Généralement, cette opération implique que la banque centrale injecte des flux financiers dans le système économique en achetant des titres (tels que des actions, des obligations et des actifs du Trésor, etc.) auprès du gouvernement ou de banques commerciales.
La banque centrale augmente les fonds de réserve des banques membres (sur la base de la part des réserves détenues par le système bancaire) en élargissant l'ampleur des nouvelles activités de crédit. Étant donné que les nouvelles pratiques de crédit ne sont soutenues par aucune entité ayant une valeur marchande ou matérielle, on peut dire que l’assouplissement quantitatif (QE) sort de nulle part.

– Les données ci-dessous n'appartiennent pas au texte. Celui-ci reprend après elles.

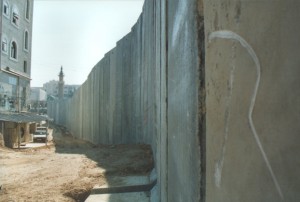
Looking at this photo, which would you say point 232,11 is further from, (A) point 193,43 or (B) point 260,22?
(A) point 193,43

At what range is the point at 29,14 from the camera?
103ft

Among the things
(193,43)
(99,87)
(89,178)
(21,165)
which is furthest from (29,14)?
(193,43)

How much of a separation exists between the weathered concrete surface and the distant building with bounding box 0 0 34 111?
2368 centimetres

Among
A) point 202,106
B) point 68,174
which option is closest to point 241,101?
point 202,106

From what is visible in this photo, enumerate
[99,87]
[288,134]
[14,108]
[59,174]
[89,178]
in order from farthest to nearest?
[14,108] → [99,87] → [59,174] → [89,178] → [288,134]

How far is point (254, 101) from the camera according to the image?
0.95 meters

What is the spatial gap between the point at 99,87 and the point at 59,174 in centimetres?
783

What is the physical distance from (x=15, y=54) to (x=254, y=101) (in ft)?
97.4

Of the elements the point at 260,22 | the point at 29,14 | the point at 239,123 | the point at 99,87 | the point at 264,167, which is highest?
the point at 29,14

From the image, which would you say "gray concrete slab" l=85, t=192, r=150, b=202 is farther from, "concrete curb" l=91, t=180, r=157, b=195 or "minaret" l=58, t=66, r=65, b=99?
"minaret" l=58, t=66, r=65, b=99

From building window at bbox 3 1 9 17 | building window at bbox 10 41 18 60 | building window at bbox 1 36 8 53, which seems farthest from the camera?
building window at bbox 10 41 18 60

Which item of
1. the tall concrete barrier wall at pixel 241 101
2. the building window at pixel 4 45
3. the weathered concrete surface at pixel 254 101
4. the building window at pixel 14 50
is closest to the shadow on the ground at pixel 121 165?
the tall concrete barrier wall at pixel 241 101

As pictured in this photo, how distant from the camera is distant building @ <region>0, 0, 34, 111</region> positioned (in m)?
25.0

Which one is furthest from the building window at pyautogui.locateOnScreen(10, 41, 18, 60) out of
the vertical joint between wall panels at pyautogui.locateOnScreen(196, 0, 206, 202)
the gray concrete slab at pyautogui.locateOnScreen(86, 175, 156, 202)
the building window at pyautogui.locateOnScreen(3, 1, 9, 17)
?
the vertical joint between wall panels at pyautogui.locateOnScreen(196, 0, 206, 202)
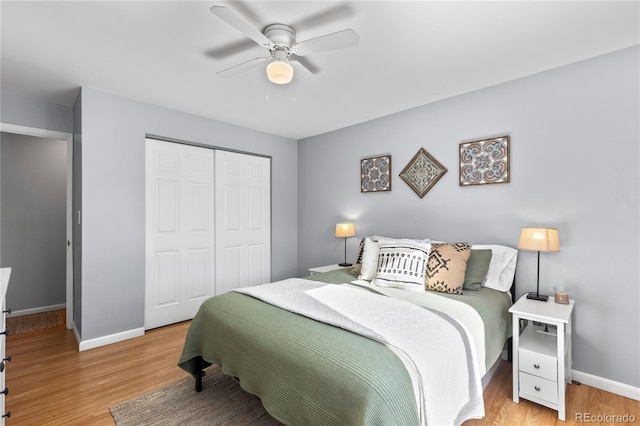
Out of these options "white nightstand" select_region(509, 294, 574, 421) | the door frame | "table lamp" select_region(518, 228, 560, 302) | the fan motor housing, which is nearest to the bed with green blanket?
"white nightstand" select_region(509, 294, 574, 421)

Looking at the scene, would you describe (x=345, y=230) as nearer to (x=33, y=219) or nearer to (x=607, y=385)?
(x=607, y=385)

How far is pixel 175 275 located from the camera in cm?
355

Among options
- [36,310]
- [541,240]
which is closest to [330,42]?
[541,240]

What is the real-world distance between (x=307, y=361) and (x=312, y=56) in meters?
2.03

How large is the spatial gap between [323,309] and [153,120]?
2.82 metres

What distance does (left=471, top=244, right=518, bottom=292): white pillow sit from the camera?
2506mm

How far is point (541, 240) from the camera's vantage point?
2.23 m

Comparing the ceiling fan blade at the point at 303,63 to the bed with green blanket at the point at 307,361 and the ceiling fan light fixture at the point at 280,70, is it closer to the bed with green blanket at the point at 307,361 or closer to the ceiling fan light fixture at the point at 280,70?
the ceiling fan light fixture at the point at 280,70

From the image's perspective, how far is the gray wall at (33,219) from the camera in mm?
3824

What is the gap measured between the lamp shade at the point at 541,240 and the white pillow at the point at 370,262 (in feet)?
3.84

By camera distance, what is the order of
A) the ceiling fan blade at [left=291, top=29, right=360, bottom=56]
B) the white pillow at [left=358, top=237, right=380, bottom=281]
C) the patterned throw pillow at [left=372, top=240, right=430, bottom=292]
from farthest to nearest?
the white pillow at [left=358, top=237, right=380, bottom=281] → the patterned throw pillow at [left=372, top=240, right=430, bottom=292] → the ceiling fan blade at [left=291, top=29, right=360, bottom=56]

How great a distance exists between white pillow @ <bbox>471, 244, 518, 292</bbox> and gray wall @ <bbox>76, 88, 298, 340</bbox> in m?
3.38

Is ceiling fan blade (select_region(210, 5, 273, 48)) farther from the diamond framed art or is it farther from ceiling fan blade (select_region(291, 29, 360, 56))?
the diamond framed art

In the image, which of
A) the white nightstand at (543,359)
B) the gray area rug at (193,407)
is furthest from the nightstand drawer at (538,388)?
the gray area rug at (193,407)
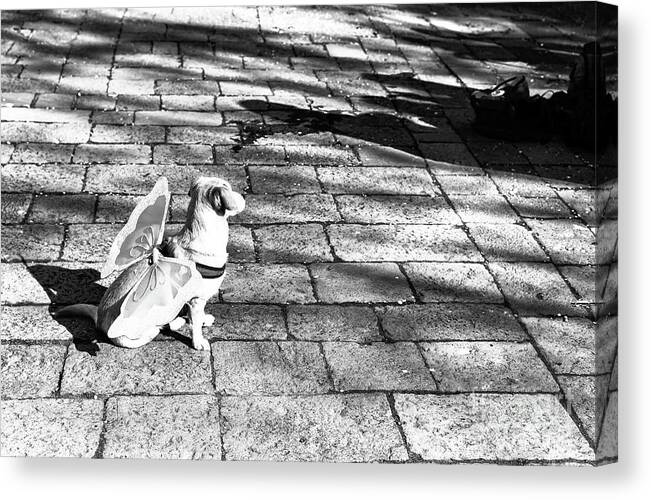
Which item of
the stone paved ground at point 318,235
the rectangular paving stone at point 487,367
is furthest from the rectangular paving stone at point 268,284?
the rectangular paving stone at point 487,367

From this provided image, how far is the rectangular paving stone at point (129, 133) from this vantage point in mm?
3607

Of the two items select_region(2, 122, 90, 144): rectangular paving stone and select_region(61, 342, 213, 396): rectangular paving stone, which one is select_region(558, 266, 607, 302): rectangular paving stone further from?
select_region(2, 122, 90, 144): rectangular paving stone

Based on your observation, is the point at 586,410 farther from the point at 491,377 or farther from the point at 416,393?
the point at 416,393

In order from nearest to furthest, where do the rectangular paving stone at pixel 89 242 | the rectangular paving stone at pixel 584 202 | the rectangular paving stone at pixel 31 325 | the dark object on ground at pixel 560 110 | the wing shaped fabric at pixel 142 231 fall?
the dark object on ground at pixel 560 110, the rectangular paving stone at pixel 584 202, the wing shaped fabric at pixel 142 231, the rectangular paving stone at pixel 31 325, the rectangular paving stone at pixel 89 242

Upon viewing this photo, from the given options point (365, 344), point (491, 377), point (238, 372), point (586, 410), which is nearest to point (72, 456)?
point (238, 372)

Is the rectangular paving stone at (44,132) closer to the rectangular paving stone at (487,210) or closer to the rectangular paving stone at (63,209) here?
the rectangular paving stone at (63,209)

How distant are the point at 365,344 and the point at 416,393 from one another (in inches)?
8.6

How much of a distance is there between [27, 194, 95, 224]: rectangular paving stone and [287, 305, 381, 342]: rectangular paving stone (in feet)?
2.38

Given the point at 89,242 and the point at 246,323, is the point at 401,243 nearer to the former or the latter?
the point at 246,323

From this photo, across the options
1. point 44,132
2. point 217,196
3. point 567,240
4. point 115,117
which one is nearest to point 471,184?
point 567,240

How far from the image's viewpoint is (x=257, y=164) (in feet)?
11.9

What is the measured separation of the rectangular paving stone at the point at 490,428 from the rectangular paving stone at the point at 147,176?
2.81 ft

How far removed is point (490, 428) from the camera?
3367 millimetres

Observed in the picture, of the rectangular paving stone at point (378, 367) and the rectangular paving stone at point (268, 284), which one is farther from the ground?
the rectangular paving stone at point (268, 284)
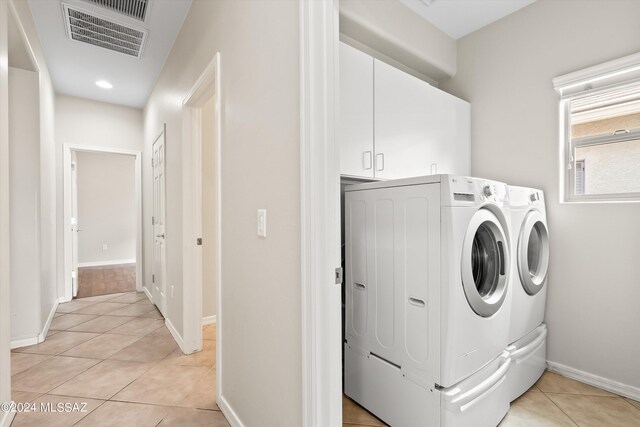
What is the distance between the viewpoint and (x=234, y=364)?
Answer: 1562mm

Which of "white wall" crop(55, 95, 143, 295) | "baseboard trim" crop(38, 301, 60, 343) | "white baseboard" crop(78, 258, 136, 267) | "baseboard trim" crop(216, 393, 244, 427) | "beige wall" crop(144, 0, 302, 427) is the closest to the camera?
"beige wall" crop(144, 0, 302, 427)

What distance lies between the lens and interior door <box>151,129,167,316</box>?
9.96 feet

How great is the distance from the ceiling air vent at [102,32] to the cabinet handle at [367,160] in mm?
2183

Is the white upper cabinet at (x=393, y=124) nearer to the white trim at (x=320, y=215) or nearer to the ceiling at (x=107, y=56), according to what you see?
the white trim at (x=320, y=215)

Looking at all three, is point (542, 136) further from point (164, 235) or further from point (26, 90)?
point (26, 90)

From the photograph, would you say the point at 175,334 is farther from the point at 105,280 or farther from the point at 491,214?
the point at 105,280

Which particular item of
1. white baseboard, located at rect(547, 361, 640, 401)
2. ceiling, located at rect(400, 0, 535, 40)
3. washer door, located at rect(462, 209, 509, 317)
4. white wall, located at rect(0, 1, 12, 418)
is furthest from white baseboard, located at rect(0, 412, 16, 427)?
ceiling, located at rect(400, 0, 535, 40)

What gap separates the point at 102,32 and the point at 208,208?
67.0 inches

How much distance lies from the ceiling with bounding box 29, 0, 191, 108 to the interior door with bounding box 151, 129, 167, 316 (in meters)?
0.73

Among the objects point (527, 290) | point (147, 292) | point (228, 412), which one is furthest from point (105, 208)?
point (527, 290)

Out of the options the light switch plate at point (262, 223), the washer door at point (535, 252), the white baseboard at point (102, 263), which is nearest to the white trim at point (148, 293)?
the white baseboard at point (102, 263)

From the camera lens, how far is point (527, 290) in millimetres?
1898

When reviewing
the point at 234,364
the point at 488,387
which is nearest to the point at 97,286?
the point at 234,364

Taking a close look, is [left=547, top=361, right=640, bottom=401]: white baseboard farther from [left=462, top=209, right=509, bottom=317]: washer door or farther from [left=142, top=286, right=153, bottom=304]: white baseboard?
[left=142, top=286, right=153, bottom=304]: white baseboard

Par conséquent, l’objectif de l’assouplissement quantitatif (QE) est d’augmenter la masse monétaire et de rendre l’argent plus accessible afin de stimuler l’activité économique et la croissance. L’idée générale est de maintenir les taux d’intérêt bas, de faciliter les prêts aux entreprises et aux consommateurs et de renforcer la confiance dans l’économie globale. Dans la pratique, cependant, le QE ne fonctionne pas toujours et constitue en fait un programme très controversé tant pour ses partisans que pour ses opposants.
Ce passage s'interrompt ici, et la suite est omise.